Twitter has also offered Rwandans a new platform for protest. For example, netizens flocked to Twitter in 2012 to reject a decision by the Kigali City Council to close a local entertainment venue.[47] In another instance, Rwandans came together on Twitter to denounce a controversial United Nations report on Rwanda’s involvement in the conflict taking place in the Democratic Republic of Congo. Citizens also used the social media platform to circulate a petition against the United Kingdom’s cuts in development aid that came in response to the UN report’s findings.[48]

With mobile phones more widely accessible than the internet, text messages have become another important channel for citizens to voice discontent with the authorities and expose abuses of power. For example, the live radio programs, “Good Morning Rwanda” and “Good Evening Rwanda,” have become a significant venue for citizens to criticize government malpractices via SMS messages, which are broadcast on the radio. Most recently, citizens challenged the education ministry over the country’s quality of education. Nevertheless, the ability of citizens to use digital media for organizing large-scale street protests remains limited due to broader restrictions on freedom of assembly, particularly regarding politically sensitive topics.

Violations of User Rights: 

Legislative initiatives in 2012 and early 2013 had both positive and negative effects on freedom of expression and internet freedom in Rwanda, including amendments to the 2009 Media Law, an Access to Information Law, and a revised law on the interception of communications. SIM card registration requirements were also launched in 2013.

Article 34 of the Rwandan constitution, adopted in May 2003, provides for freedom of the press and freedom of information, but in practice, the government maintains tight control over the media. In March 2013, the state adopted progressive amendments to the 2009 Media Law, granting journalists the “right to seek, receive, give and broadcast information and ideas through media” and explicitly providing for freedom of online communications in Section 3, Article 19.[49] Nevertheless, the passage of the new law has led to some fears of increasing government control over the internet,[50] with the freedom of expression organization Article 19 criticizing the law for containing “too many provisions which pose a threat to journalists and the independence of the media, including online media.”[51] In particular, the new law gives the minister of ICTs unlimited powers to establish the conditions for both local and foreign media companies to operate in Rwanda.

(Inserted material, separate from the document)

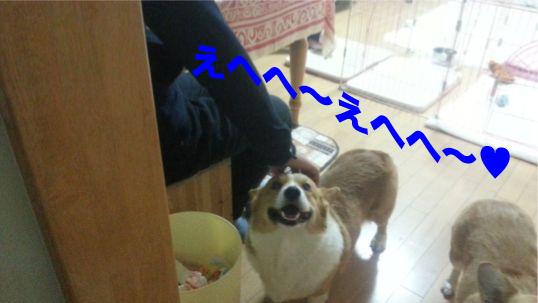 6_20131216101141e33.jpg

A revised Access to Information Law was passed in December 2012 and is expected to allow journalists to conduct investigative journalism with more official and credible sources of information.[52] Nevertheless, the extent to which the media should have the unchecked right to free expression is often a matter of public debate in Rwanda, with some commentators suggesting that Rwanda’s media practitioners should be cautious in their speech as long as the history of genocide continues to haunts the country.[53]

While there are no laws that specifically restrict internet content or criminalize online expression, Rwanda’s generally restrictive legal provisions governing the traditional media could be applied to the internet, particularly given the lack of a fully independent judiciary. For example, the decision to ban the online version of Umuvugizi in 2011 was based on charges of publishing “divisive language,”[54] a category of expression that is criminalized by the 2001 Law on Discrimination and Sectarianism.[55]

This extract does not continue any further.